_Excerpted text_
>>
It contains the python scripts for the practice course of Biodatabase. It aims to study the SQL & Ensembl biodatabase.
assignment1: According to a gene name, find the corresponding Ensembl Gene ID using SQL
assignment2: Find all the corresponding transcript and translation IDs for an Ensembl Gene ID
assignment3: Find the length of the gene with a given gene name
assignment4: Given in- put gene names, use SQL to query for the IDs of corresponding transcripts that also have a protein translation, read the corresponding entries from the FASTA file containing all transcripts as cDNA, convert the cDNAs into protein sequences, do pair-wise local alignment for each pair of proteins encoded by a different gene, and output the score of the best local alignment for each pair of genes.
assignment5: Given a gene name, prints out the names of transcripts from this gene along with the number of exons for each transcript.
<<
_Apply what you read_
1. According to the Biodatabase course description, what does assignment3 ask you to find?
2. Continue the Biodatabase course description from its last line.
You won't need the items at all.

_Extracted data_
>>
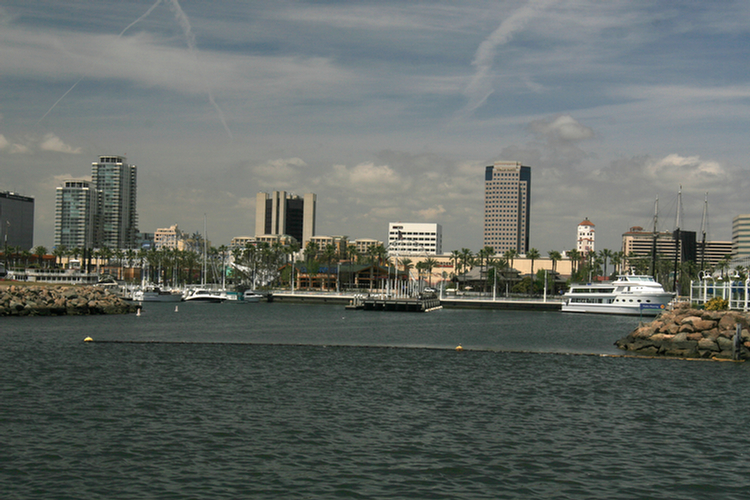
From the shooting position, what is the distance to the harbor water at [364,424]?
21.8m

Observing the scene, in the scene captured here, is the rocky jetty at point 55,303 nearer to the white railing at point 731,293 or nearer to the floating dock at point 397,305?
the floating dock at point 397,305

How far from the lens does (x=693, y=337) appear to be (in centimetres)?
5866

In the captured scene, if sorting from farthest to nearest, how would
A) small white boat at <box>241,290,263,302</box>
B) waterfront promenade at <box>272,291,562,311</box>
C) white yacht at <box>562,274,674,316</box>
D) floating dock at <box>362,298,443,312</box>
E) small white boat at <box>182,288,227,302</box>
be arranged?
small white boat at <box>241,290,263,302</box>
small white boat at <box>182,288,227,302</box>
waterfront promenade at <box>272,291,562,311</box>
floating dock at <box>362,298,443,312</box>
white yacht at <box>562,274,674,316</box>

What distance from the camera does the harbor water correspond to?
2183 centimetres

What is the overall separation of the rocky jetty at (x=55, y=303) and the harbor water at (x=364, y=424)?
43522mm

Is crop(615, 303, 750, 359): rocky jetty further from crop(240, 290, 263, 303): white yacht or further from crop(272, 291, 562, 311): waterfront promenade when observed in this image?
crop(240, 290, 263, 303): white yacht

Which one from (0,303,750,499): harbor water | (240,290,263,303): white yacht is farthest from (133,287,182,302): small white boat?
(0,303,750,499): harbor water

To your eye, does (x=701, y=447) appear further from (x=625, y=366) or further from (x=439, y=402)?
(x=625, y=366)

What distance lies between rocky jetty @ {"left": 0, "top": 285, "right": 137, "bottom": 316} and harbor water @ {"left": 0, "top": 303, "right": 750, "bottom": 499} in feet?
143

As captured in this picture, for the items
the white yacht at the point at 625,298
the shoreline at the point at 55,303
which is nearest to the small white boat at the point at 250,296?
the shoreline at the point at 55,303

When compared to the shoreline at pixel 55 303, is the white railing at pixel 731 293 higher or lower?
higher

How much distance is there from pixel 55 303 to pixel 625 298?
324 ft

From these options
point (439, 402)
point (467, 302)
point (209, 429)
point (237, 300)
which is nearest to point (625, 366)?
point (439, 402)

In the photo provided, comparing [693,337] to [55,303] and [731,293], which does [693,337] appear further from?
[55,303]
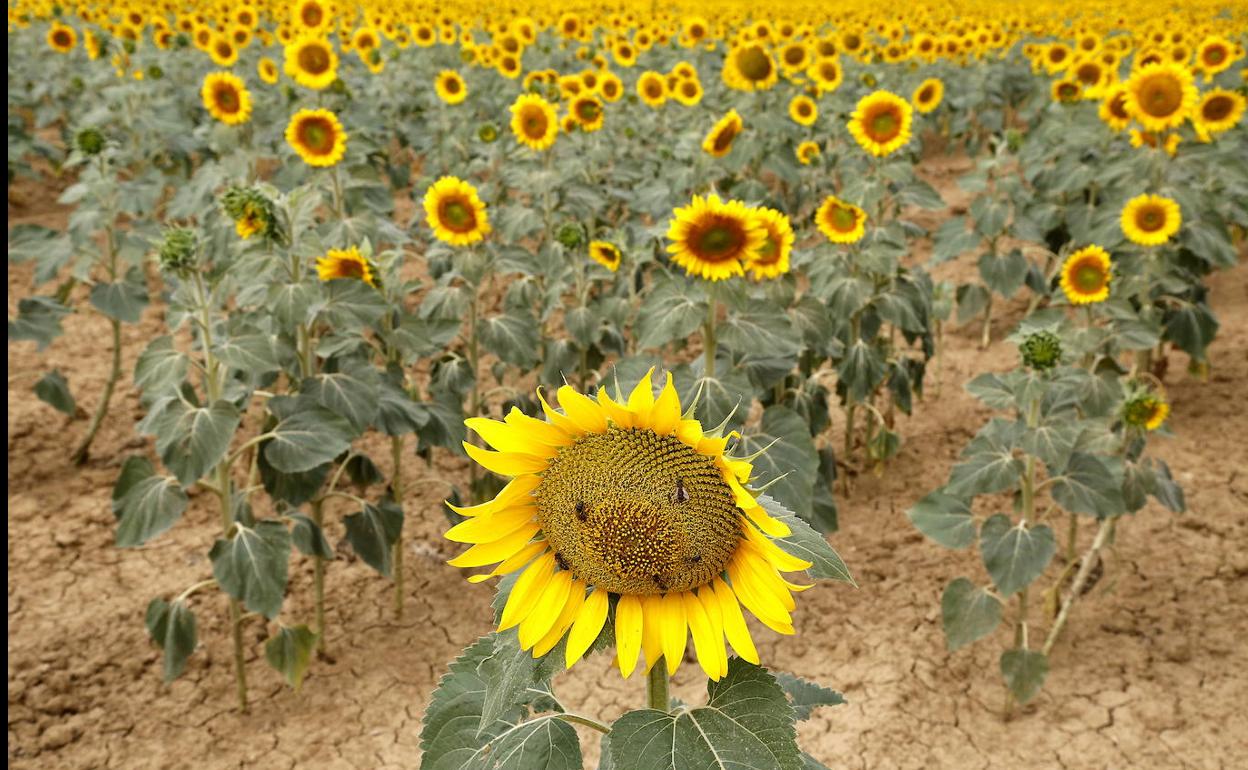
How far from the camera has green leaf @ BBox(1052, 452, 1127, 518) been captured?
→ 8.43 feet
<<
>>
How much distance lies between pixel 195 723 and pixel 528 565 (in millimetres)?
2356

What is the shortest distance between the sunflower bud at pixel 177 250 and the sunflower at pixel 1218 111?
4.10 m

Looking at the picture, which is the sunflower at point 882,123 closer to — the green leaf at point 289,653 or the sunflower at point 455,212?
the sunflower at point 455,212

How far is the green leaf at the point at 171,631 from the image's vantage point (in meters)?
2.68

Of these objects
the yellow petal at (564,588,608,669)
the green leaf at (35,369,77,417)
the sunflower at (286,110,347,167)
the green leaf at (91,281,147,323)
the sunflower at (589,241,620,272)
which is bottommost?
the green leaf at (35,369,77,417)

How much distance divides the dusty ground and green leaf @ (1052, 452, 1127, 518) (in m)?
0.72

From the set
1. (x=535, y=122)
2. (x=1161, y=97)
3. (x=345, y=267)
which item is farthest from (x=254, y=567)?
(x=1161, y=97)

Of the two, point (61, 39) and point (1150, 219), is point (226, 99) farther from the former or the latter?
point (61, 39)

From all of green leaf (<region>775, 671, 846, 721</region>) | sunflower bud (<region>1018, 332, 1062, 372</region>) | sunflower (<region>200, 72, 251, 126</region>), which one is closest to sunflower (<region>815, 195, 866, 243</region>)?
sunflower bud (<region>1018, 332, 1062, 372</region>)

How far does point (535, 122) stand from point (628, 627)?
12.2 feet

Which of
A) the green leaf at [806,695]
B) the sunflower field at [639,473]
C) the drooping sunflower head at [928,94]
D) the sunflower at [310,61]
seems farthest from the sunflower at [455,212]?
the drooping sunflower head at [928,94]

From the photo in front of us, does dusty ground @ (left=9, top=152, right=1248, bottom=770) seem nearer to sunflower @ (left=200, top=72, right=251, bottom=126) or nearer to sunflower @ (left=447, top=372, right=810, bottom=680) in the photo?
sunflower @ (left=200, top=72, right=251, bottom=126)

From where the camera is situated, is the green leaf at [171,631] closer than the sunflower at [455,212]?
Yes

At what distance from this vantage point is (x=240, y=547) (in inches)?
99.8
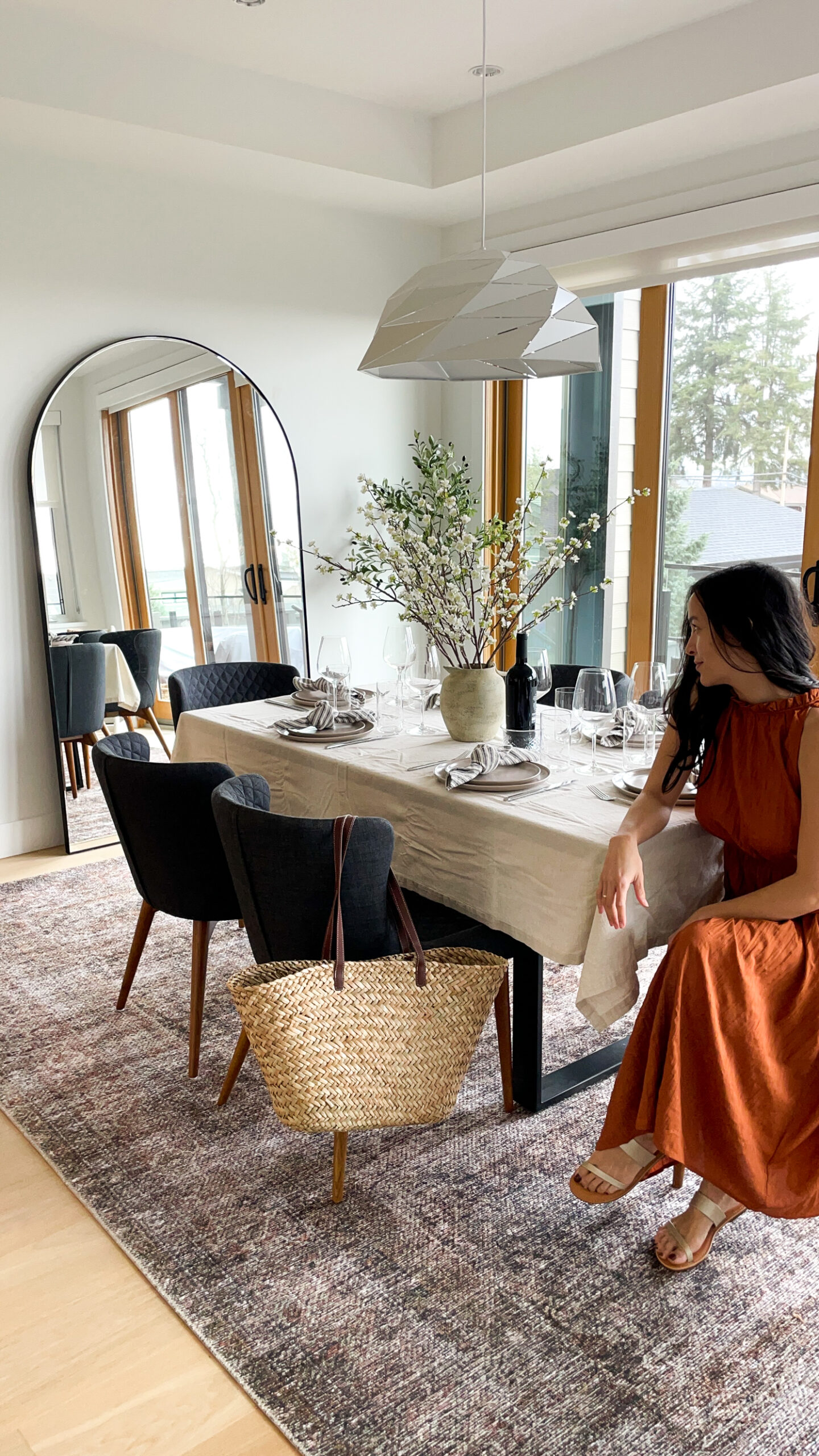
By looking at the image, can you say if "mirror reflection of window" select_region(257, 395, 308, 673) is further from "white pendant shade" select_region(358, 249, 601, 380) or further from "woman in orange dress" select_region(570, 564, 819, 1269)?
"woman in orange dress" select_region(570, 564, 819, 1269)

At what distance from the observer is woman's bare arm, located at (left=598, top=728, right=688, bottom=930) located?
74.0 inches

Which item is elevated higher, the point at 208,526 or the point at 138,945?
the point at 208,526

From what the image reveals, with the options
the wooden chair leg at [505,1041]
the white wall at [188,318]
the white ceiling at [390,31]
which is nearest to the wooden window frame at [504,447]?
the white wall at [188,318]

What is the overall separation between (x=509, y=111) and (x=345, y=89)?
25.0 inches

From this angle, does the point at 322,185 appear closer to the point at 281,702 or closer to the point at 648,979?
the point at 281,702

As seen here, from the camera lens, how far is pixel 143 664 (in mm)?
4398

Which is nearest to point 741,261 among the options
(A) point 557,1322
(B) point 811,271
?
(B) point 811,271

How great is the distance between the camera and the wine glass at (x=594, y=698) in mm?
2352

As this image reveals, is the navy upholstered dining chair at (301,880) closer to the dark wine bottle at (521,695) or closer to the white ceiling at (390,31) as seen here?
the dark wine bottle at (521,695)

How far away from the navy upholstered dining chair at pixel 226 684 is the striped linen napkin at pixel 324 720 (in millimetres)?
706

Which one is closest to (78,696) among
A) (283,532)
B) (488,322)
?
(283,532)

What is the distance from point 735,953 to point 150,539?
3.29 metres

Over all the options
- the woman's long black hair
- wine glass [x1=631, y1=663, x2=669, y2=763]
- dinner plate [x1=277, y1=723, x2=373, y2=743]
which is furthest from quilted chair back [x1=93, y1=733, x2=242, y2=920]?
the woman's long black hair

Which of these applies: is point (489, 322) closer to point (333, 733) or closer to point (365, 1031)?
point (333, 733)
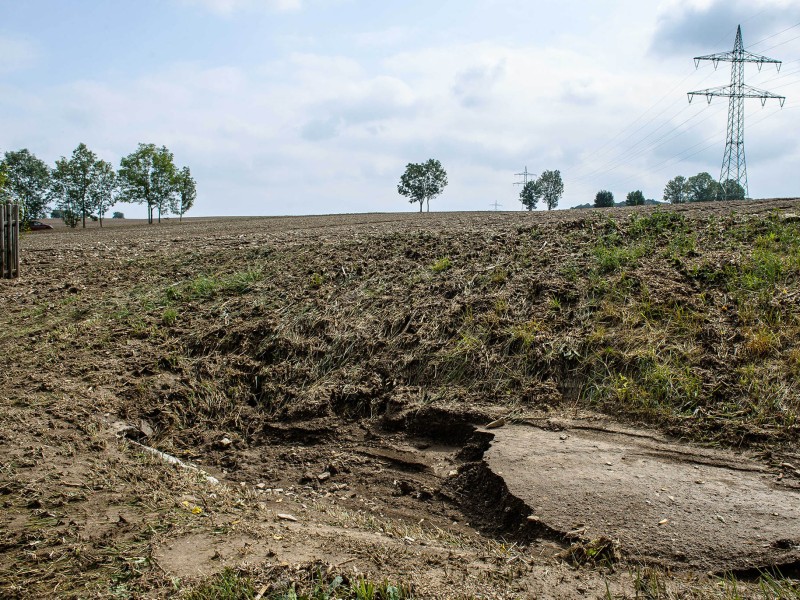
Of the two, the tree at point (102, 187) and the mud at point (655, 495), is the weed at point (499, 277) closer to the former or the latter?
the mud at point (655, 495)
<<
>>
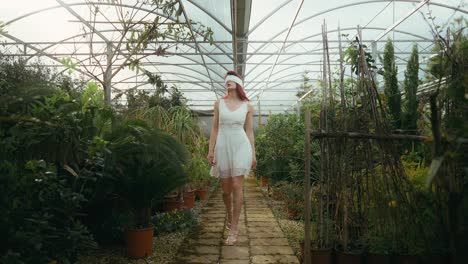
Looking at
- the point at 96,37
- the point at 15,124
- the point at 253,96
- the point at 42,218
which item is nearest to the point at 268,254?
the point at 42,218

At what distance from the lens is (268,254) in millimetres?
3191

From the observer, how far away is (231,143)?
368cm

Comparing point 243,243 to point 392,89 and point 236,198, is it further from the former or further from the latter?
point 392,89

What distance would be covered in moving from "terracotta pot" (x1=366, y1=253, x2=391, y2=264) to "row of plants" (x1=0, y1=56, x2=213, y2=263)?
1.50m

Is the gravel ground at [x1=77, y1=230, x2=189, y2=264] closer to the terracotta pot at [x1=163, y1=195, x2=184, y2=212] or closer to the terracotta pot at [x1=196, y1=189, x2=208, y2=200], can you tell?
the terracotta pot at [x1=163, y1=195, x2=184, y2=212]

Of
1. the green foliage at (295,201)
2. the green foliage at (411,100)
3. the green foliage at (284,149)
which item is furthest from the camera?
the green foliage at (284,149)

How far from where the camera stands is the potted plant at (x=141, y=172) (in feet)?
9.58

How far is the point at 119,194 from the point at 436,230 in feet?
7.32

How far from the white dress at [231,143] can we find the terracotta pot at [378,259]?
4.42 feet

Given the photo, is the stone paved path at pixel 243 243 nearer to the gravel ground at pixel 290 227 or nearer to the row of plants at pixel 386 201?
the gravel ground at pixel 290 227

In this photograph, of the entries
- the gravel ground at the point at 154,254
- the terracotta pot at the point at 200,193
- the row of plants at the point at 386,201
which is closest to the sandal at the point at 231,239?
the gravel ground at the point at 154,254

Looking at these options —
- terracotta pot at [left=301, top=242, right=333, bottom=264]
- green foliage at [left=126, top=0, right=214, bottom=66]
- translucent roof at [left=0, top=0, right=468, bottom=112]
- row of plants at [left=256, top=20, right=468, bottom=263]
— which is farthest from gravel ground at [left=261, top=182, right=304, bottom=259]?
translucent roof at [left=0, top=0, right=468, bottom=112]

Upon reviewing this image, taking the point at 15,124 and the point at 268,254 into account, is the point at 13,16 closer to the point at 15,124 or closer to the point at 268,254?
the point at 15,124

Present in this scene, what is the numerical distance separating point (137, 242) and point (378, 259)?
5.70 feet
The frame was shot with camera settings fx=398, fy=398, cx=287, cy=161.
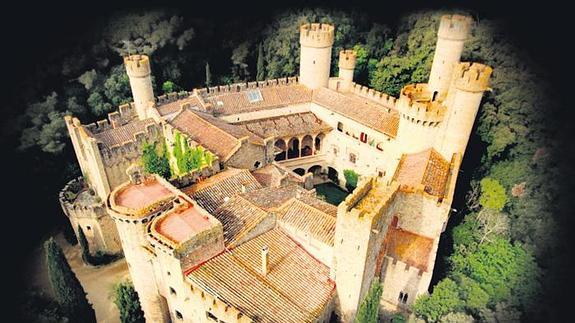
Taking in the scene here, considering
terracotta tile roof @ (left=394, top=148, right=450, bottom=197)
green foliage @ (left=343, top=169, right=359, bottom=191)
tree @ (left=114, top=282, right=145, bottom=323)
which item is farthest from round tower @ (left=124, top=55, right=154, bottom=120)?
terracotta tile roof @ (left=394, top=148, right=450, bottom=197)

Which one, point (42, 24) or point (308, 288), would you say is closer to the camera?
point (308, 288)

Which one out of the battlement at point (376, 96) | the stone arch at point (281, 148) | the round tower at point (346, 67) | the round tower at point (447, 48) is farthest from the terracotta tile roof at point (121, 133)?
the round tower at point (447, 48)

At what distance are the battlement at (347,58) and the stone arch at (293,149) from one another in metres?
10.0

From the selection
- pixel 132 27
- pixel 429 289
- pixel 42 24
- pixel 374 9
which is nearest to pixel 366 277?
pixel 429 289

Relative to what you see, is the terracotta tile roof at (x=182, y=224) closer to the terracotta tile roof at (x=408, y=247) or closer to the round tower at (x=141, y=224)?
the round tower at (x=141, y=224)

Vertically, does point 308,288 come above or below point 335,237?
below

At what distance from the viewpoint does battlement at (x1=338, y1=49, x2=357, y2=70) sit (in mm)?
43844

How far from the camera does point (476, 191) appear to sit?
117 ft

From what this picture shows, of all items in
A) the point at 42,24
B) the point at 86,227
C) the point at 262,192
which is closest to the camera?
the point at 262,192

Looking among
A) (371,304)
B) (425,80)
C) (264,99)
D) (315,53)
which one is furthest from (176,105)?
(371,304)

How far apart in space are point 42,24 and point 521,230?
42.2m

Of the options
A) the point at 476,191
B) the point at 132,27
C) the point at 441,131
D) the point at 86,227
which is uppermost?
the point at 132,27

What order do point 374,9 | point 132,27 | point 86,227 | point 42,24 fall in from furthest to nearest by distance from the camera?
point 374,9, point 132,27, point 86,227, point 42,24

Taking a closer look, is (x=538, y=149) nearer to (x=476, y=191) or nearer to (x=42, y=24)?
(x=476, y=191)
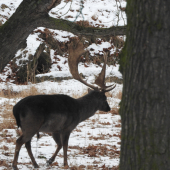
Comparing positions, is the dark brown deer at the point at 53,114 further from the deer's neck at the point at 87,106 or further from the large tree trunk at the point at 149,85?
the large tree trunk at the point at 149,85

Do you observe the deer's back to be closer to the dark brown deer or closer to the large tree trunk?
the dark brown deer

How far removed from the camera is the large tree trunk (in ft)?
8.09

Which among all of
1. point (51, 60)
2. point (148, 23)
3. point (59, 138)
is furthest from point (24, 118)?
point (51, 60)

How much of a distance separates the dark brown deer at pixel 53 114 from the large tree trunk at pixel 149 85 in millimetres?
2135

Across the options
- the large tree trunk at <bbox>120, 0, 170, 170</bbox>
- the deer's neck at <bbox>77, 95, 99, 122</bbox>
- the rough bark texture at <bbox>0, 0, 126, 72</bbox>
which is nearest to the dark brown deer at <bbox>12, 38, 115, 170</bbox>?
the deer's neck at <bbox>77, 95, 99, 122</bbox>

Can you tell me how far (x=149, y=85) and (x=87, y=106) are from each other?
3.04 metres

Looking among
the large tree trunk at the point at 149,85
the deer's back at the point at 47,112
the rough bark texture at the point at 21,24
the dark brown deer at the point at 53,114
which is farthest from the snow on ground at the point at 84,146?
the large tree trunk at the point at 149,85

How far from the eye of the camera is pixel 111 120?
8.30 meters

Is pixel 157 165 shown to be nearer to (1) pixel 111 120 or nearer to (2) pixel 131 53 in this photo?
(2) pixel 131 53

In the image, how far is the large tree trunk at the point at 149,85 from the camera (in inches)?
<<
_Answers for the exercise_
1. The length of the gene with a given gene name.

2.
assignment6: Given a name of a marker, prints out the list of genes that overlap with the position of this marker.
assignment7: Given a gene name, find all GO terms associated with protein translations from this gene and prints out the list of GO terms.
assignment8: Given a set of gene names, read the upstream regions and print the results into a FASTA file with gene names as the headers and upstream sequences as the content. Then feed the output to a motif finder program and describe the results.